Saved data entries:

══════════════════════════════

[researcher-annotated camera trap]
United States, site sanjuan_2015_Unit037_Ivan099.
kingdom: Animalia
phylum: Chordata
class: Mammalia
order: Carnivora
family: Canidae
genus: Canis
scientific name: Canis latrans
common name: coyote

══════════════════════════════

:: Assigned task ::
Repeat the data in its entirety, exactly as written.

:: Result of the task ::
[researcher-annotated camera trap]
United States, site sanjuan_2015_Unit037_Ivan099.
kingdom: Animalia
phylum: Chordata
class: Mammalia
order: Carnivora
family: Canidae
genus: Canis
scientific name: Canis latrans
common name: coyote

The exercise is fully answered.